Exposition "The Hollow Men"
29 novembre - 12 décembre 2015
".../Thierry Diers est un peintre expressionniste abstrait. Ses toiles, d'ordinaire, présentent de grandes salves de couleurs, violemment ordonnées sur le plan. Elles sont sentimentales, intimes et universelles, invitent à l'introspection, à l'émotion, ou encore à un certain rapport physique avec la matière picturale. Il y est rarement question de figure humaine, jamais de politique.
Pourtant, ici, l'artiste a ressenti le besoin urgent de représenter directrement ce dont il a été témoin.
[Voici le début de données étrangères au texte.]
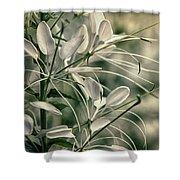 Close Up Wild Flower Shower Curtain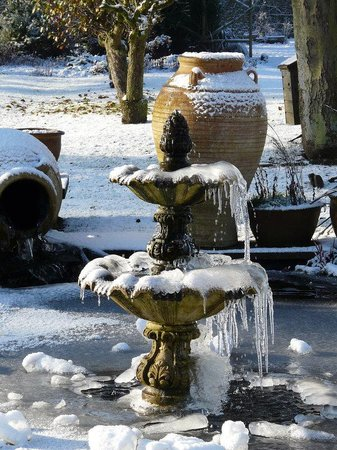Stanton Manor Hotel: Fountain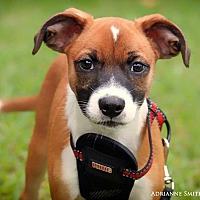 Adopt A Pet :: Solar - Fayetteville, GA
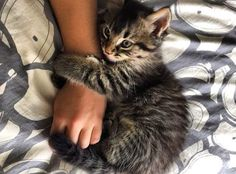 Click the photo If you'd like to see more cute cat photos – Funny Cats Cute Kittens, Animals And Pets, Baby Animals, Cute Animals, Cute Cats Photos, Gatos Cats, Photo Chat, Cat Behavior, Mundo Animal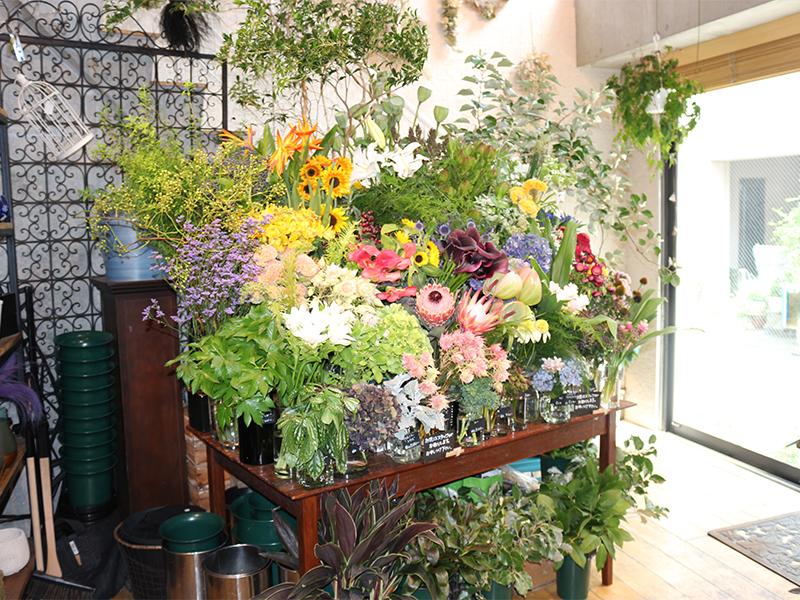 お客さまそれぞれの目的に合った花を選んで、<ruby>販<rt>はん</rt></ruby><ruby>売<rt>ばい</rt></ruby>する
La série des "Hommes creux" est une anomalie dans le parcours de Diers, un surgissement impératif qui commandait une affirmation claire.../"
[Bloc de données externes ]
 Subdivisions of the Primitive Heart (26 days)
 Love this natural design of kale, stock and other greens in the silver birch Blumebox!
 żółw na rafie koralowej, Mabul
".../En découvrant les peintures de Thierry Diers, je pensais aussitôt à ces Hollow Men de Eliot mais dans leur version contemporaine "costumée" et "contenue". Contenance et costume, attitude et habit - voilà qui déguise leur vide.
Vide vraiment ? Pas si certain.
Diers suggère que derrière la contenance il y a non pas rien, mais du contenu, du soustrait, du refoulé, quelque chose de tu. C'est pourquoi il n'a gardé que la contenance en neutralisant les visages qui restent blancs. Parfois du rose ou des hachures pour suggérer qu'en dessous ça bout, cuit et recuit.
Car après tout, ils sont humains comme nous et nous n'avons pas plus le priviège d'être "pleins" que eux le malheur d'être vides. Simplement, ils ne doivent pas le montrer, rester impassibles ou avenants, ou souriants d'un sourire cosmétique qui ne veut surtout rien dire. Ils ne doivent rien trahir, ni émotions ni arrière-pensées, ni anticipations, encore moins décisions. Ils doivent avoir le visage froid et lisse du pouvoir. A peine se permettent-ils de sourire, mais ce n'est pas vraiment un sourire, juste une manière de laisser glisser les choses. Ce sont de sortes de mannequins humains. Ils sont devenus ces personnages. Ils ne jouent même pas double jeu : ils sont tels qu'ils sont en représentation.../...
.../En peignant ses Hollow Men à lui, Diers va plus loin que ceux qui les caricaturent sous prétexte de condamnation de l'ultralibéralisme ou de je ne sais quel nouvel avatar du capitalisme : il les montre vides sans même nier leur humanité.
Après quoi, Thierry Diers a repris son cheminement de peintre, dans l'atelier où il est toujours. Il a depuis enrichi et compliqué son abstraction figurative. Dans son obstination d'artiste osant pareils changements, il y a beaucoup qui me fait penser à un grand de l'expressionnisme abstrait, Philip Guston.
L'intermède de ces postures de pouvoir est en ce sens plus qu'un intermède - c'est une étape dans un parcours pictural et intellectuel, avec la même lucidité que dans le reste de l'oeuvre. Ce qui en fait la force.